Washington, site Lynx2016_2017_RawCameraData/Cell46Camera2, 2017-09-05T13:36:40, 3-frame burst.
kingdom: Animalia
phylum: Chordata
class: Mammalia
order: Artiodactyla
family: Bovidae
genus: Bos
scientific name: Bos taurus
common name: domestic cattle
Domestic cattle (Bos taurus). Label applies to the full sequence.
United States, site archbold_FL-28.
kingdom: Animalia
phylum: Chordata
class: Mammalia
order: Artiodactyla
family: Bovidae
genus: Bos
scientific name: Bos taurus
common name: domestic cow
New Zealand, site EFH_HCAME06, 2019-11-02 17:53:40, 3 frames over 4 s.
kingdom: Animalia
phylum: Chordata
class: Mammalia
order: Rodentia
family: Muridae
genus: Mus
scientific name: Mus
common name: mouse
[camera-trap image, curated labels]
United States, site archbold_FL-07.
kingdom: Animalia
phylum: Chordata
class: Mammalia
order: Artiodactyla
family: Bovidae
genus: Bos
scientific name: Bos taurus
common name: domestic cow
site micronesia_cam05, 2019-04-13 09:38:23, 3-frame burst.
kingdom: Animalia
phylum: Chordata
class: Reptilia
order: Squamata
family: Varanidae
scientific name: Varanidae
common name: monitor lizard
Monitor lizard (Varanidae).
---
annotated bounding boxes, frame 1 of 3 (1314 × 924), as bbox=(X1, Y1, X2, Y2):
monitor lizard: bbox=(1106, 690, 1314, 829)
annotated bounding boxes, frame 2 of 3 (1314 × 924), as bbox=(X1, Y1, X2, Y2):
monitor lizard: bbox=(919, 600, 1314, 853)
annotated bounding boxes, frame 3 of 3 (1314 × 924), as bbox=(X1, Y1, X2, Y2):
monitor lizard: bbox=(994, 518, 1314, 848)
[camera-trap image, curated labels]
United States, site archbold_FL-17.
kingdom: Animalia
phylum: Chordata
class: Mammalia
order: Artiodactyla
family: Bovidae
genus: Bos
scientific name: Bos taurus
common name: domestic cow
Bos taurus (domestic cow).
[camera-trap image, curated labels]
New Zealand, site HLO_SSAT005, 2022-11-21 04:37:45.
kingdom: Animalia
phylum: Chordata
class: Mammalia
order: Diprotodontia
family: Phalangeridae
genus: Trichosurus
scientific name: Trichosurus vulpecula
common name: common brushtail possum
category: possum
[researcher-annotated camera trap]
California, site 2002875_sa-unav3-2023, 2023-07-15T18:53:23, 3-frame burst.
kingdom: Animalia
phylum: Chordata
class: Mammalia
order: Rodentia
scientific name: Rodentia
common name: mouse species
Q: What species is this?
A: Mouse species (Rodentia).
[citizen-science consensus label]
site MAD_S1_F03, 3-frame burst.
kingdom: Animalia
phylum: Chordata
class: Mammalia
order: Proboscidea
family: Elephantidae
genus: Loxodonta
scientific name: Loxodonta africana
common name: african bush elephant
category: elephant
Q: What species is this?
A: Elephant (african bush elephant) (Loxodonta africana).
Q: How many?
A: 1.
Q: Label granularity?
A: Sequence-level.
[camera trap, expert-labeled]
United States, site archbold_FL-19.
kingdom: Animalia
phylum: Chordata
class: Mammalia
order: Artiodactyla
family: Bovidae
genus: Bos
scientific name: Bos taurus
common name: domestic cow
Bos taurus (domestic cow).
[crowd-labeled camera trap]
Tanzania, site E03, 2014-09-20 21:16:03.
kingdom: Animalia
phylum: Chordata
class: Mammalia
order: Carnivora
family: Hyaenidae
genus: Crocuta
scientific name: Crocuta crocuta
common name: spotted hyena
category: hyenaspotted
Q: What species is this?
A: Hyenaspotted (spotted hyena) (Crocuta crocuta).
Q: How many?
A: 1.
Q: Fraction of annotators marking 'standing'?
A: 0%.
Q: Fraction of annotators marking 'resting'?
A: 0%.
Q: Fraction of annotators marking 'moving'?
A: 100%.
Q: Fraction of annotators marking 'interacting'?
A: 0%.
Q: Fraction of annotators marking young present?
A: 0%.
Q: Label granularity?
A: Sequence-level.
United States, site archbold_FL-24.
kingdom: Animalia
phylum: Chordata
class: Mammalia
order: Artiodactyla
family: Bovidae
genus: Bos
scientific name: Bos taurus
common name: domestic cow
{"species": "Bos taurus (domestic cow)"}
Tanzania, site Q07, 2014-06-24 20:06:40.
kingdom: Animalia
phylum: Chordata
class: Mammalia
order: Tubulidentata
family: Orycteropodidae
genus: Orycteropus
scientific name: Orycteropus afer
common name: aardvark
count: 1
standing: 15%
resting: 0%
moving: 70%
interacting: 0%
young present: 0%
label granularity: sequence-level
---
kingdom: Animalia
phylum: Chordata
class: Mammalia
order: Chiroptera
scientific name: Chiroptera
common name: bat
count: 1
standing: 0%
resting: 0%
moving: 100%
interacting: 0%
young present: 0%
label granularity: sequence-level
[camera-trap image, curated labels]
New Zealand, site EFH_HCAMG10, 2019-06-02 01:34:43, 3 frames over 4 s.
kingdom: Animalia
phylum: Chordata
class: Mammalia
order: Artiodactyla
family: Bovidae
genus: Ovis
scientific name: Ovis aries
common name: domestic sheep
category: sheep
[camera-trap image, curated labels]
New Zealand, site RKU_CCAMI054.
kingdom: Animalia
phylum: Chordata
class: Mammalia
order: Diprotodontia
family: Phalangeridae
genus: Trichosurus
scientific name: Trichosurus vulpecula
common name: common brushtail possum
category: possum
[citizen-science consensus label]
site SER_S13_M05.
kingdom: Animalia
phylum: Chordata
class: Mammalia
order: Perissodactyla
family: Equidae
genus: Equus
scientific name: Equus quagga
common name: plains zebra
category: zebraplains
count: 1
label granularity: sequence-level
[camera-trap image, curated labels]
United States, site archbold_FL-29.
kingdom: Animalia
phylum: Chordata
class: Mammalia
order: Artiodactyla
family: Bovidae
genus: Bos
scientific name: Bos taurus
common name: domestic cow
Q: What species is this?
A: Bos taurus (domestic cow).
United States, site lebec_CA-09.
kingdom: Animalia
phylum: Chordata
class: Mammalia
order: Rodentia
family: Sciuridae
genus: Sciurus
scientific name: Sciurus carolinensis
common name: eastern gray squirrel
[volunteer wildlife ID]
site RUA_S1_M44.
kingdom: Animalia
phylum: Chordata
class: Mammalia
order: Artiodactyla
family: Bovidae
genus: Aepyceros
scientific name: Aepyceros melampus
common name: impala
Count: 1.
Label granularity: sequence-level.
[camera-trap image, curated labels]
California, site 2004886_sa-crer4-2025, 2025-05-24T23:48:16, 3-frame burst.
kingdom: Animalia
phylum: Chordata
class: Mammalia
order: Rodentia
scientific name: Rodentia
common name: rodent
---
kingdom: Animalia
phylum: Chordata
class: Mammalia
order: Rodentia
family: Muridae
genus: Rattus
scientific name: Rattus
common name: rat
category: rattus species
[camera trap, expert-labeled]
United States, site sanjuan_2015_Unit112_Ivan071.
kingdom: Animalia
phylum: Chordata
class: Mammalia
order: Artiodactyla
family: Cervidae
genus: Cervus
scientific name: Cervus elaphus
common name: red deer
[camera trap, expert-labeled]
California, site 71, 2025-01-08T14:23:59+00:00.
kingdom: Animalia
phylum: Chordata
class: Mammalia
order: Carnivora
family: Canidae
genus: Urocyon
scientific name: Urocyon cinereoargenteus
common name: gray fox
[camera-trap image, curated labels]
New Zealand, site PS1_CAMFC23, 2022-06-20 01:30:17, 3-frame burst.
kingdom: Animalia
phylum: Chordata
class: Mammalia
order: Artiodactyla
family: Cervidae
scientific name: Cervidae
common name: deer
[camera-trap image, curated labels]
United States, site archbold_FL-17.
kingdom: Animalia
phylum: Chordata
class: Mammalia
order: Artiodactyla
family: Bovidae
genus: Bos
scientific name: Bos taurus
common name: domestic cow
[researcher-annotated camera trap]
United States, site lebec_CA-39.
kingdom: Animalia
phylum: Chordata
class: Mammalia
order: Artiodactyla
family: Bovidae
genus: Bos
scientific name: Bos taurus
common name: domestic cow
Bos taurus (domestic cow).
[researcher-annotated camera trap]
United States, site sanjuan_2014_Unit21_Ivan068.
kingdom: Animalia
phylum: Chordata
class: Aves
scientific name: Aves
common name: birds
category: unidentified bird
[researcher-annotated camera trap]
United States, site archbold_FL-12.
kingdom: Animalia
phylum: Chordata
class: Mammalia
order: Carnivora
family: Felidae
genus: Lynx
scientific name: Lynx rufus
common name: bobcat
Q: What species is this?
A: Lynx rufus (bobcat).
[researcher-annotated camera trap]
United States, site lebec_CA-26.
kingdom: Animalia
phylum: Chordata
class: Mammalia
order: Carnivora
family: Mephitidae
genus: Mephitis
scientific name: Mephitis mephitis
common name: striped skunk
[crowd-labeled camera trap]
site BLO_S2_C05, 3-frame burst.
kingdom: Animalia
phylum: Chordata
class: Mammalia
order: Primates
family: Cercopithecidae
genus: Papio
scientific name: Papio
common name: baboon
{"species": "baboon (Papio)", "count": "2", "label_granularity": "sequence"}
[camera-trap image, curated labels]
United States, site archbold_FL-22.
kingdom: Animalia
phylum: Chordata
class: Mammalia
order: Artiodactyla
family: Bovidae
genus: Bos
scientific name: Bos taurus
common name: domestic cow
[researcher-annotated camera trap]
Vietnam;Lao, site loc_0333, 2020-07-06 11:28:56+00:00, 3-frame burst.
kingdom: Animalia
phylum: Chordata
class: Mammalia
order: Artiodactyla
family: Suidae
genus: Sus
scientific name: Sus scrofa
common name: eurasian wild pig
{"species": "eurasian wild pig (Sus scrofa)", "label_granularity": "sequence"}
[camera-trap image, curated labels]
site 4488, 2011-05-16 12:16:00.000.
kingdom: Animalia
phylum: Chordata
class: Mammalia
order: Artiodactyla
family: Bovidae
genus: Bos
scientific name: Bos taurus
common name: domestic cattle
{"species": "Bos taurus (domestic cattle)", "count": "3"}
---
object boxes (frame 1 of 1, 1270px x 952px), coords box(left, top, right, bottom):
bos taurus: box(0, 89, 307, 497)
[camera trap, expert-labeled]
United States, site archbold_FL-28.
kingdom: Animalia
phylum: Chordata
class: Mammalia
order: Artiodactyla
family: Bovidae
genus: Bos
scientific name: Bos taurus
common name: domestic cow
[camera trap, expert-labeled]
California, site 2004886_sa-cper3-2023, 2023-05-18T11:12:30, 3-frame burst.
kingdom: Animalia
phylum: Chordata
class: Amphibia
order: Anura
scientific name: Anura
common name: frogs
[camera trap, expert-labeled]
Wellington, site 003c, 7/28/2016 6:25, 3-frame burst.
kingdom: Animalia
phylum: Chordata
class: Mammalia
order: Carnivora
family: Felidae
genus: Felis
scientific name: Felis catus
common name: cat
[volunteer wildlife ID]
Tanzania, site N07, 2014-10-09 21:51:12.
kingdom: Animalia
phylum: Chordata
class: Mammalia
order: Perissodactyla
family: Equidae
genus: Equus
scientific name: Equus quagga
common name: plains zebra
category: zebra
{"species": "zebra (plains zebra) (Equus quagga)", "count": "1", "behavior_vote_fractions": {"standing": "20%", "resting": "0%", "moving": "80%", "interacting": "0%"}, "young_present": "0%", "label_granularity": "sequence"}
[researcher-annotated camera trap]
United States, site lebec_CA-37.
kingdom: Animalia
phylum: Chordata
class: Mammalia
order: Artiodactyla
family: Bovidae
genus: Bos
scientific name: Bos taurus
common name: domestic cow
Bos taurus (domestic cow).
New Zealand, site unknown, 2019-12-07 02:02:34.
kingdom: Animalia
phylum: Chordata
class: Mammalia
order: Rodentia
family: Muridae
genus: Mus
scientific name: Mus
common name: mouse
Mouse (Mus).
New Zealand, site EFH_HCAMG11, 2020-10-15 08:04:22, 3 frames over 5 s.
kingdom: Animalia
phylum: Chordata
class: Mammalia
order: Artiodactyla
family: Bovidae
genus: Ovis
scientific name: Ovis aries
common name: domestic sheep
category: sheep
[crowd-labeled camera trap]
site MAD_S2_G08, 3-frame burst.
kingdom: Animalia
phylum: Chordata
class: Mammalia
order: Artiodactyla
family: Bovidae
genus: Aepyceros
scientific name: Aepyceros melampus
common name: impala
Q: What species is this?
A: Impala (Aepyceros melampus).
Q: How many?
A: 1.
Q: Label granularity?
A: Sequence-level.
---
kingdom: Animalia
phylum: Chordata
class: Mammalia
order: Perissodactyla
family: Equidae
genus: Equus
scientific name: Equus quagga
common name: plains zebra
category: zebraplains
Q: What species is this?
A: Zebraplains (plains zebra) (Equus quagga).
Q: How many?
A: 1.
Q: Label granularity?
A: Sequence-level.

===

▶ Exercise: Would you filter the records and copy out each line containing "California"?

▶ Answer box:
California, site 2002875_sa-unav3-2023, 2023-07-15T18:53:23, 3-frame burst.
California, site 2004886_sa-crer4-2025, 2025-05-24T23:48:16, 3-frame burst.
California, site 71, 2025-01-08T14:23:59+00:00.
California, site 2004886_sa-cper3-2023, 2023-05-18T11:12:30, 3-frame burst.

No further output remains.